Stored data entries
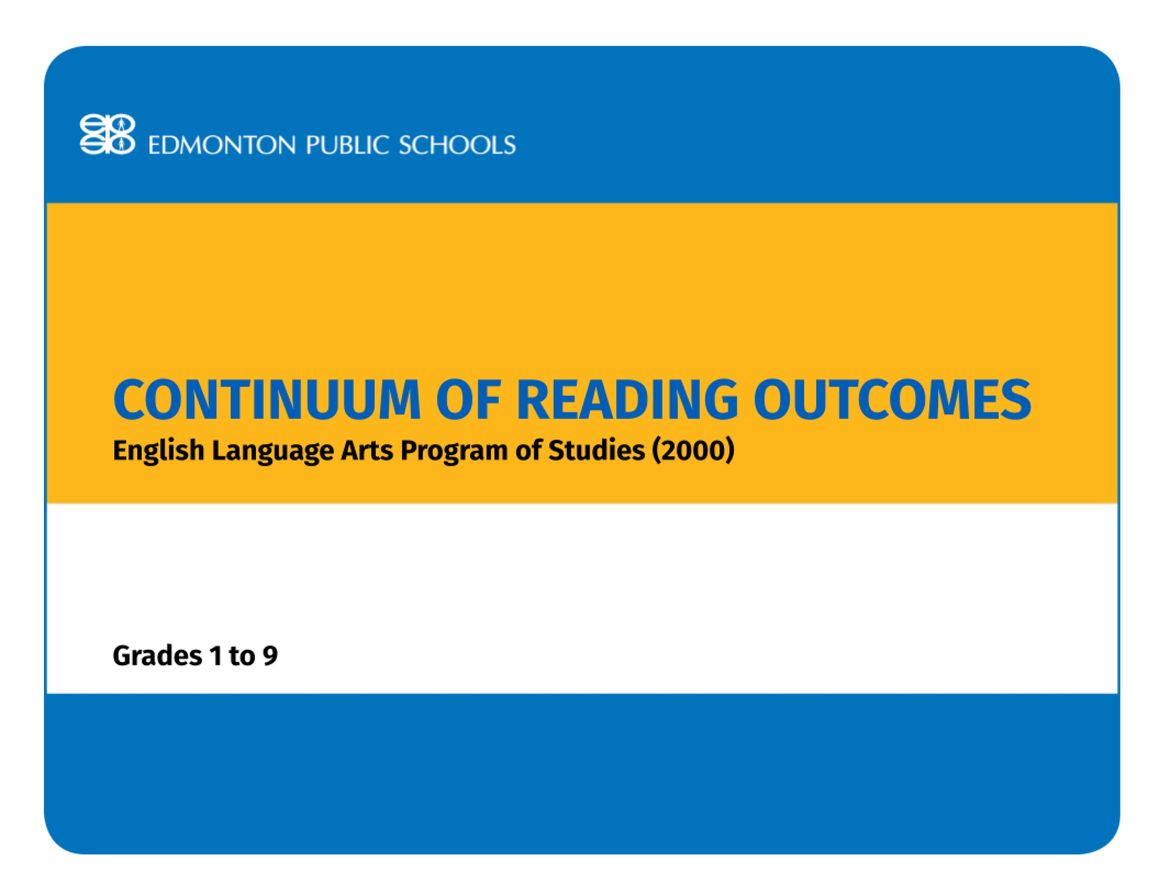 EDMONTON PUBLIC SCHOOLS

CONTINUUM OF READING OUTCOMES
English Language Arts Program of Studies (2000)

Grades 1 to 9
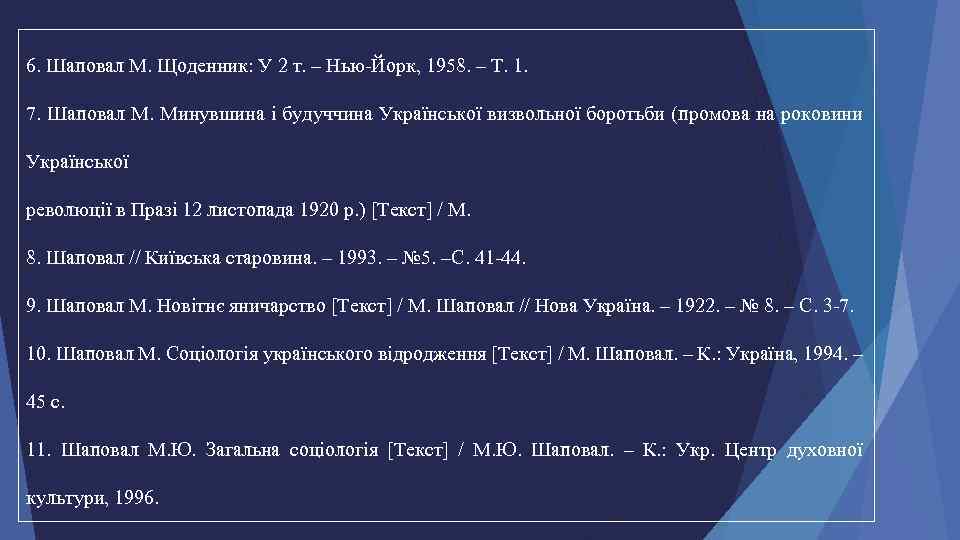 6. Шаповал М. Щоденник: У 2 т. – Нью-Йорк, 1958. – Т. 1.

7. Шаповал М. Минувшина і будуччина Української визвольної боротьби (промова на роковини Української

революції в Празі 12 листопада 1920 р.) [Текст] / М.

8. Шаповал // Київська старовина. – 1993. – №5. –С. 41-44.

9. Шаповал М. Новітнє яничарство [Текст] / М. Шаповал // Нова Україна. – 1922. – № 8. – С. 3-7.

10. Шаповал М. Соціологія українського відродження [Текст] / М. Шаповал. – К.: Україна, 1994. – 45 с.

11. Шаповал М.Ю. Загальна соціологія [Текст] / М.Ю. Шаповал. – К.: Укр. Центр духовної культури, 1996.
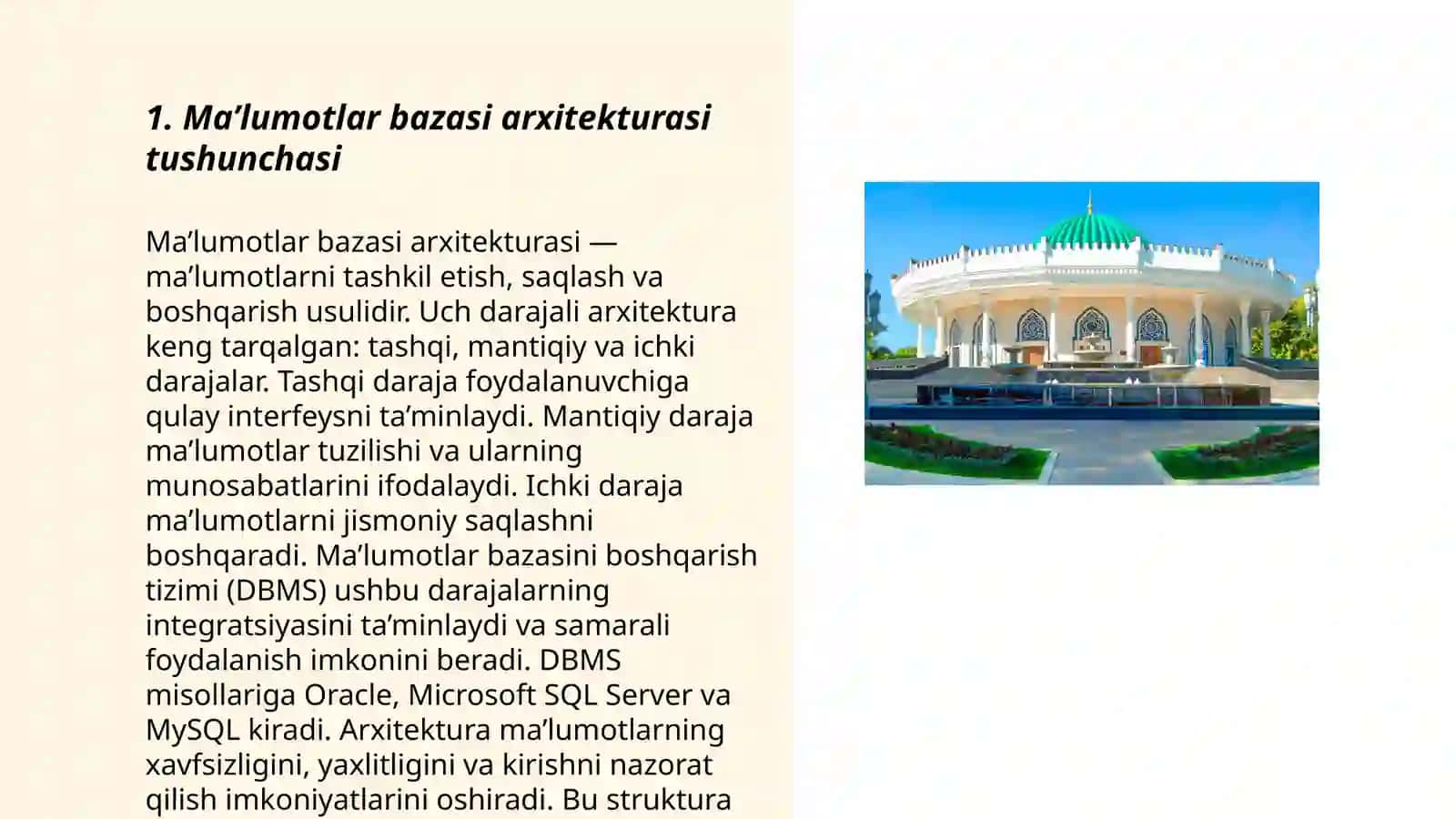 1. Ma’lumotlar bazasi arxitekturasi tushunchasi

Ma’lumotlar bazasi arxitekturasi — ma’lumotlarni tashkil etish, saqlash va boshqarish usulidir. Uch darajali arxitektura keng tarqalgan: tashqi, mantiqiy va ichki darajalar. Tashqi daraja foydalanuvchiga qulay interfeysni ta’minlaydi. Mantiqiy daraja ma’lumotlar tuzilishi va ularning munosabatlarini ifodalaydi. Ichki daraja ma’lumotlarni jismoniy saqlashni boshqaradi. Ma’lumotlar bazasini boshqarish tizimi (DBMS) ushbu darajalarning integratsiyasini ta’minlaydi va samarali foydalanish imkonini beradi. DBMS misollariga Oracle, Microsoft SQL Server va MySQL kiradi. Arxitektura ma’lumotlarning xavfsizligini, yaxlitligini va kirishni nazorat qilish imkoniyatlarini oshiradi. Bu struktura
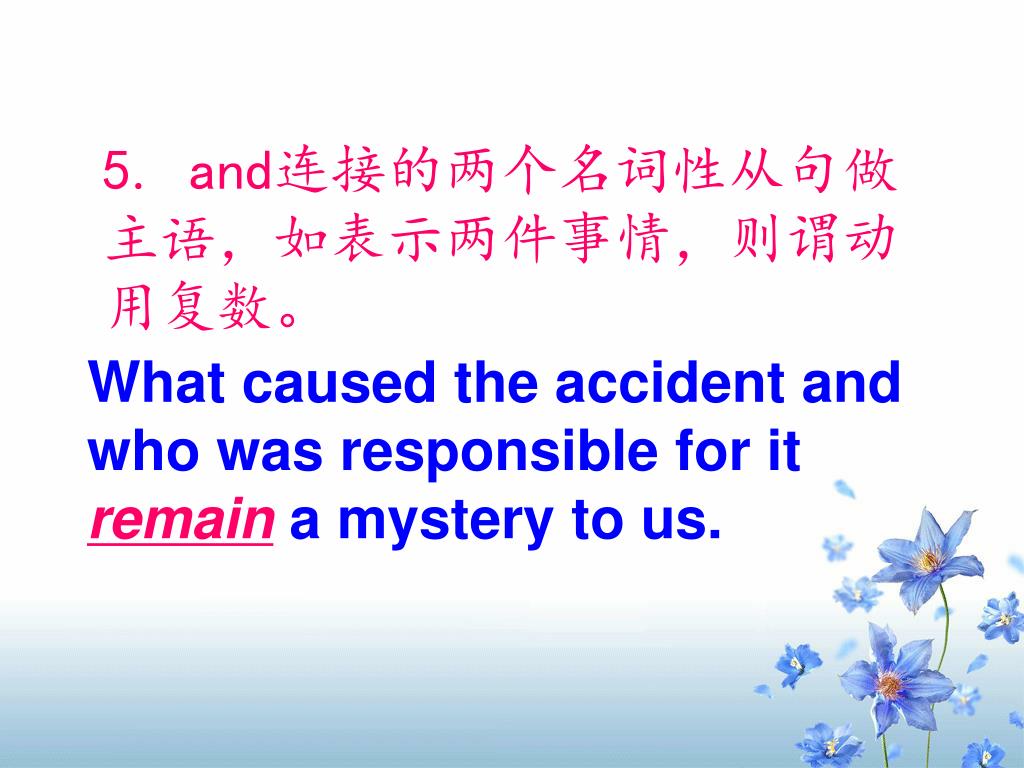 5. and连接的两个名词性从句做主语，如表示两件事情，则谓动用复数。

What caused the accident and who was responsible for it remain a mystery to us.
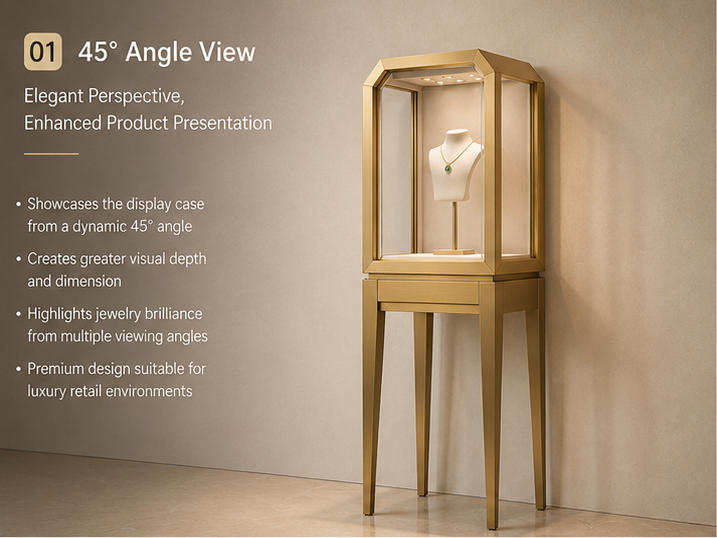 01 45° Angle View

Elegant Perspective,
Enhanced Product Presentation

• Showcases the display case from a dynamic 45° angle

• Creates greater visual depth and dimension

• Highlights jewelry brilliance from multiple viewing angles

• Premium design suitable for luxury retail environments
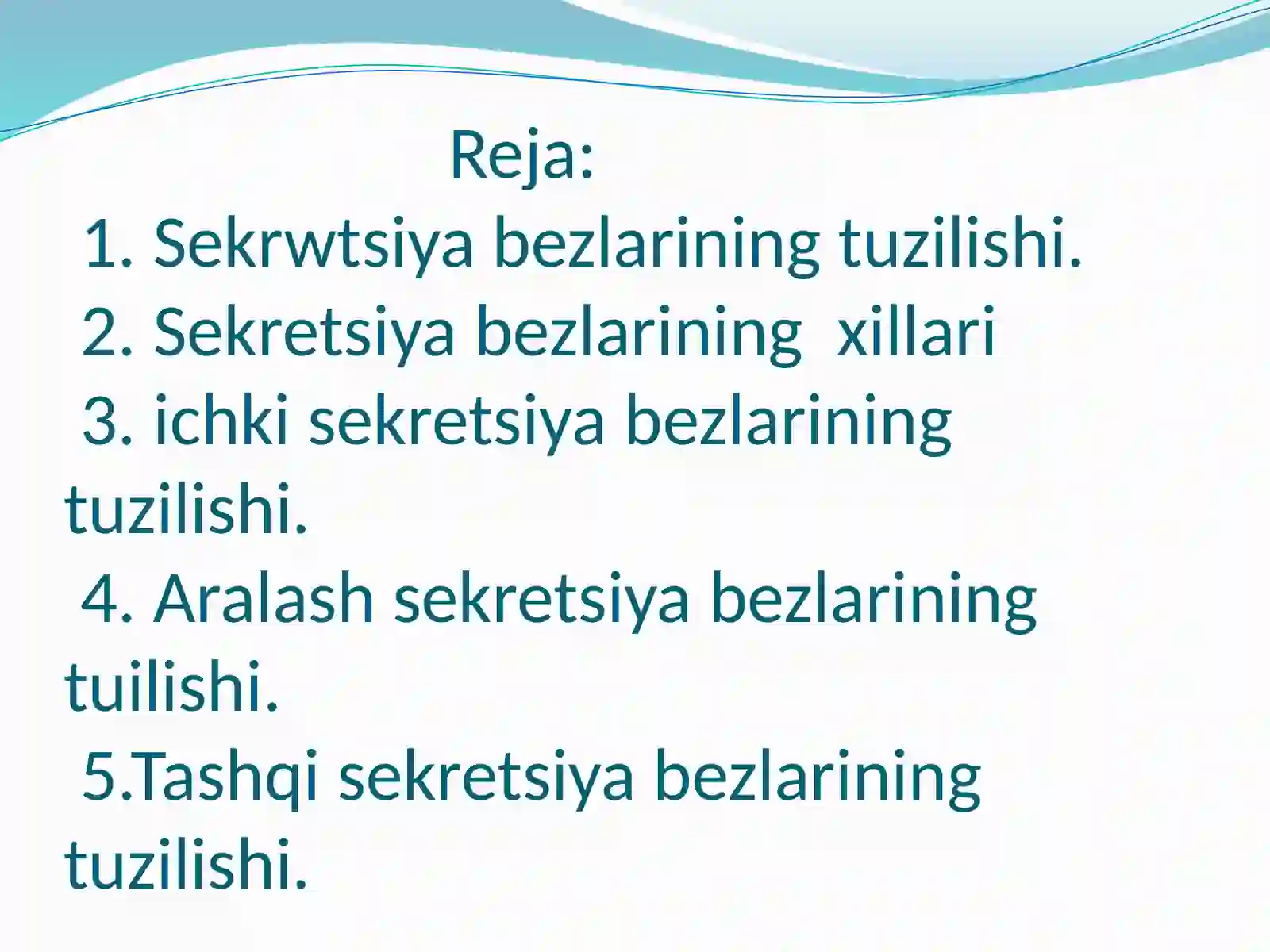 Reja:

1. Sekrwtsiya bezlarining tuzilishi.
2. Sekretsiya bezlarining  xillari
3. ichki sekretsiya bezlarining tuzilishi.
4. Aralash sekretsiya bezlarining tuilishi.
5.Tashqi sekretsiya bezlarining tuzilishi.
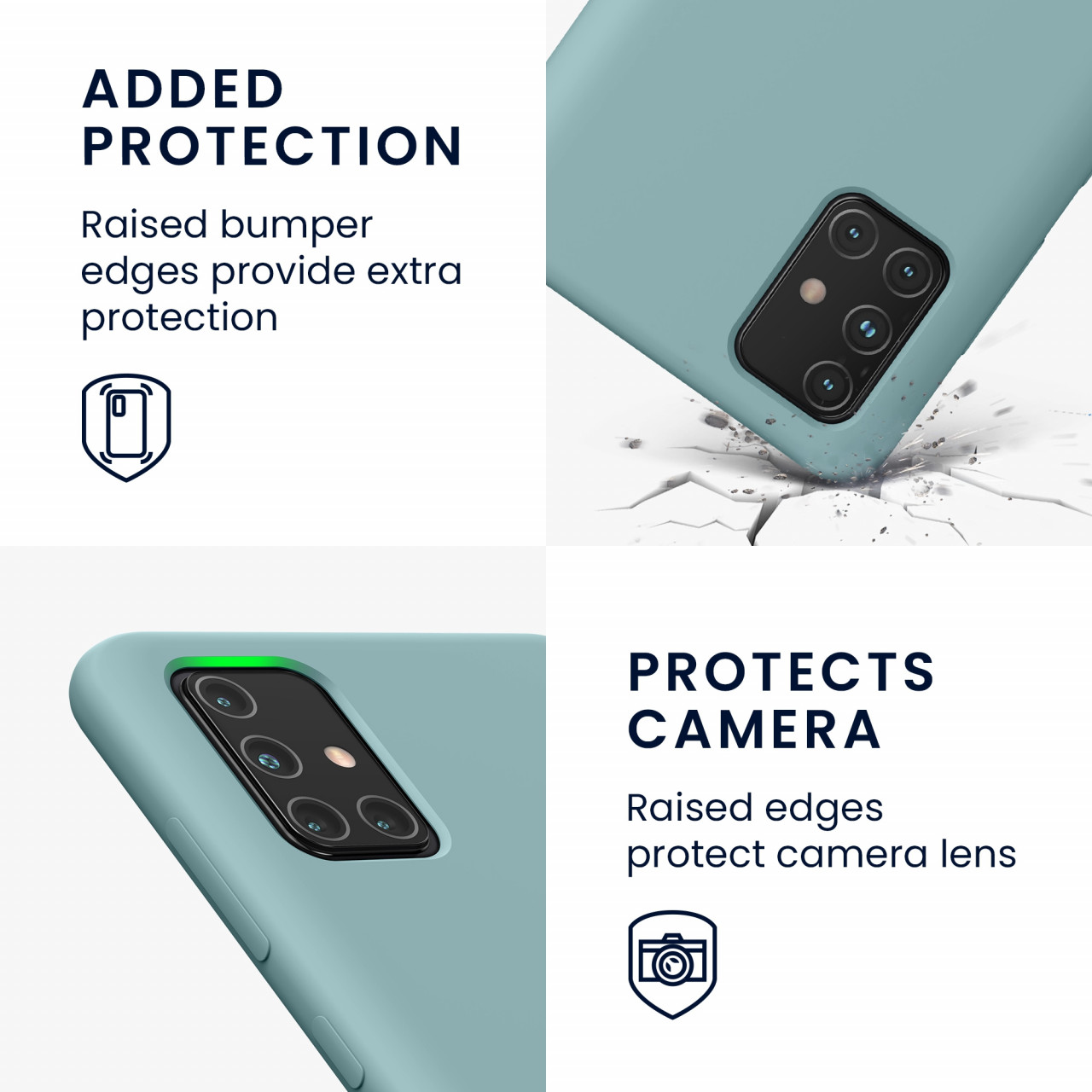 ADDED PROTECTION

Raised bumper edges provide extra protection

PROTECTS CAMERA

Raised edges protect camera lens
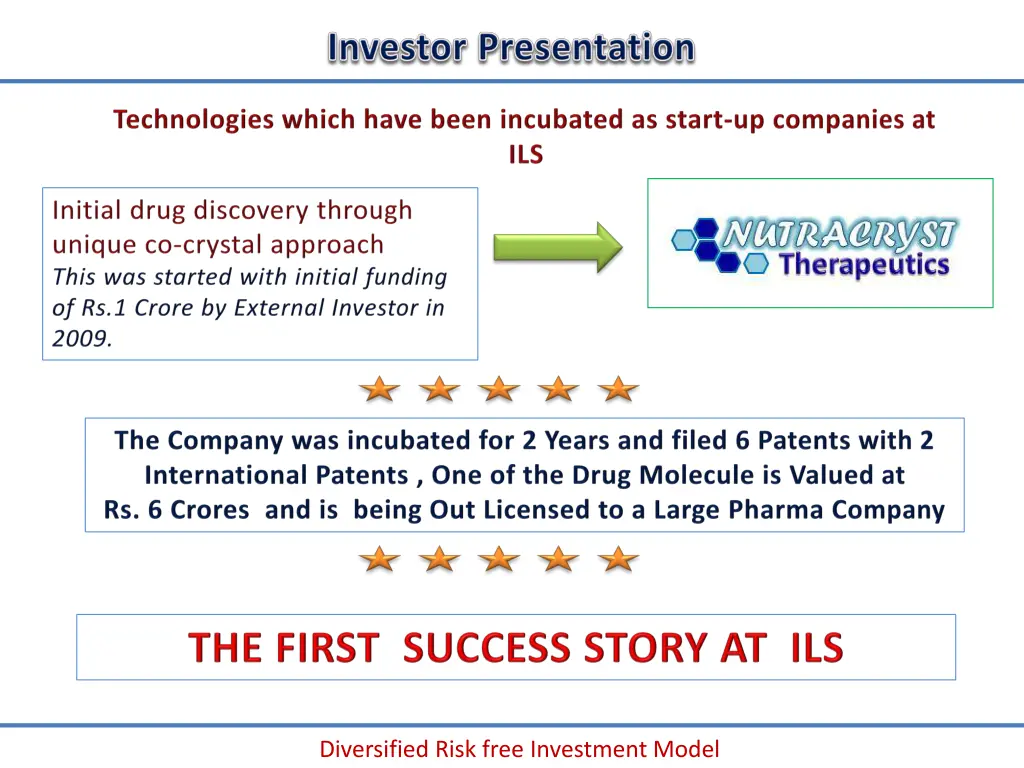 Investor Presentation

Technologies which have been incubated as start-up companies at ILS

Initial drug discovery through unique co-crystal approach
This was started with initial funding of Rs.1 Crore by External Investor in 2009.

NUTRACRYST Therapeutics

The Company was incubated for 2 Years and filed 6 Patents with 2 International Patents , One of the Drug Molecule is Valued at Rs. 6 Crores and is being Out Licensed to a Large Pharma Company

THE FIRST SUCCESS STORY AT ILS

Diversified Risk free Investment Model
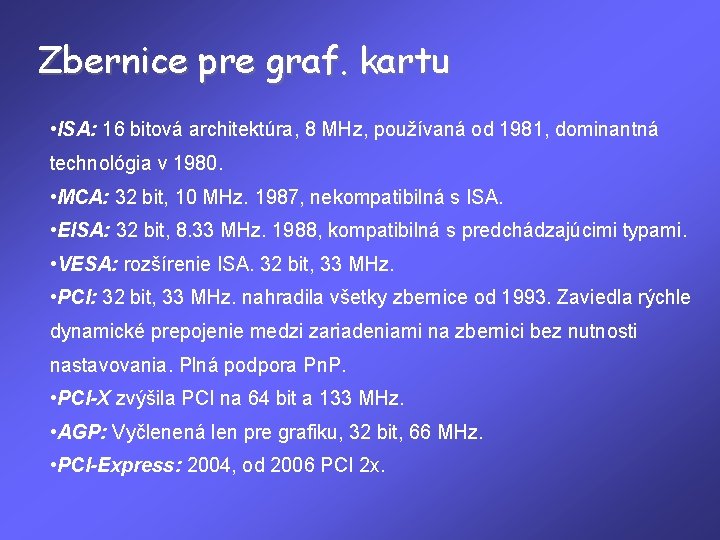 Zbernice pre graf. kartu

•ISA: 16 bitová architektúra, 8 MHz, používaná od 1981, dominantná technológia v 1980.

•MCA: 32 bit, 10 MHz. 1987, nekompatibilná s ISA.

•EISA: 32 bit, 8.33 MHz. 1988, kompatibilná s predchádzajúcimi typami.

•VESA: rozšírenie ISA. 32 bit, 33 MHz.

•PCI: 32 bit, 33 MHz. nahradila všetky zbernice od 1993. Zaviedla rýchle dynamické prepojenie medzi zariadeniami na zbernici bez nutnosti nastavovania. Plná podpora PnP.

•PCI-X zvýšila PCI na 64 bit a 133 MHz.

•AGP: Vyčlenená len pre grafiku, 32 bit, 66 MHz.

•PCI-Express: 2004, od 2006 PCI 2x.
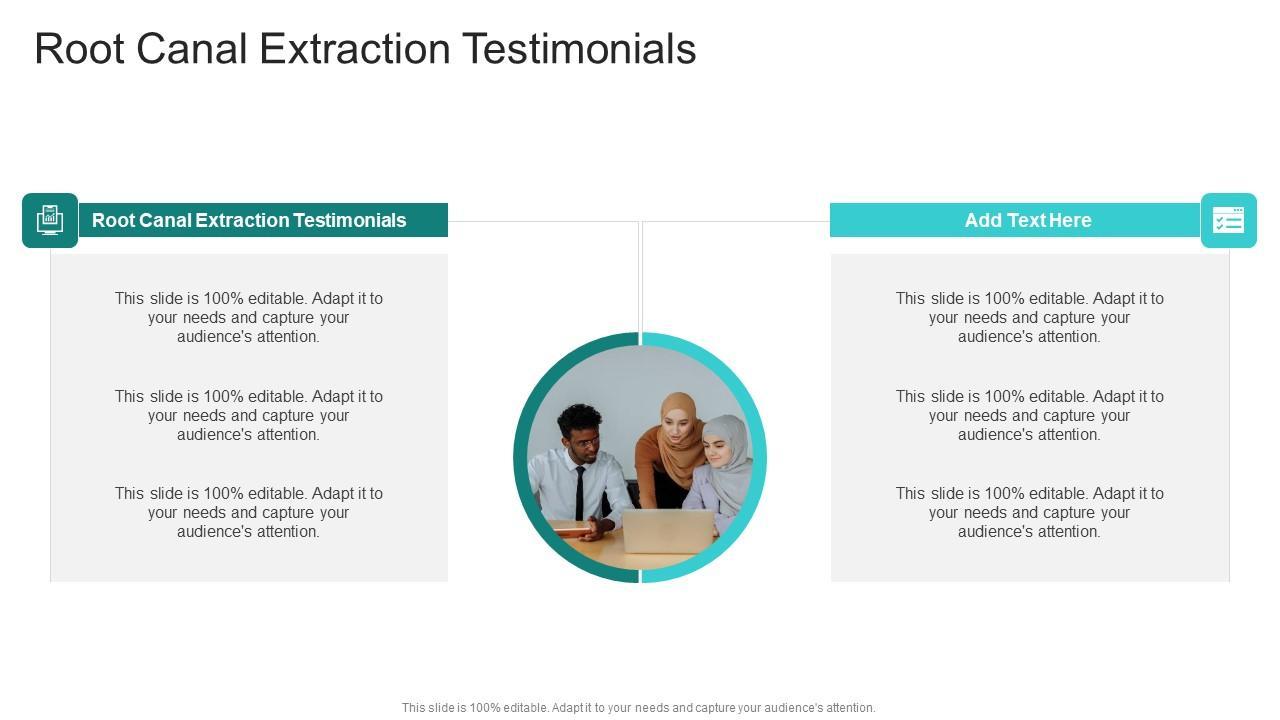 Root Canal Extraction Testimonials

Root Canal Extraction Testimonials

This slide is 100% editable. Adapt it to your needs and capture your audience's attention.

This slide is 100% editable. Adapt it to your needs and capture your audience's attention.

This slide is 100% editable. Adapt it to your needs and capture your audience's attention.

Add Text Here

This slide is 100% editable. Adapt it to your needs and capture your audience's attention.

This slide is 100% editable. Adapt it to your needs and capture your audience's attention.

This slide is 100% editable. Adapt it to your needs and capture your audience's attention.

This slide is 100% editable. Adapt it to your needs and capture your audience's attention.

### YOUR TASK
Print nothing but the lines above starting with the line that contains "luxury retail environments" and going on through the line that contains "PROTECTS CAMERA". Leave out the pictures.

### RESULT FOR THIS EXERCISE
• Premium design suitable for luxury retail environments
 Reja:

1. Sekrwtsiya bezlarining tuzilishi.
2. Sekretsiya bezlarining  xillari
3. ichki sekretsiya bezlarining tuzilishi.
4. Aralash sekretsiya bezlarining tuilishi.
5.Tashqi sekretsiya bezlarining tuzilishi.
 ADDED PROTECTION

Raised bumper edges provide extra protection

PROTECTS CAMERA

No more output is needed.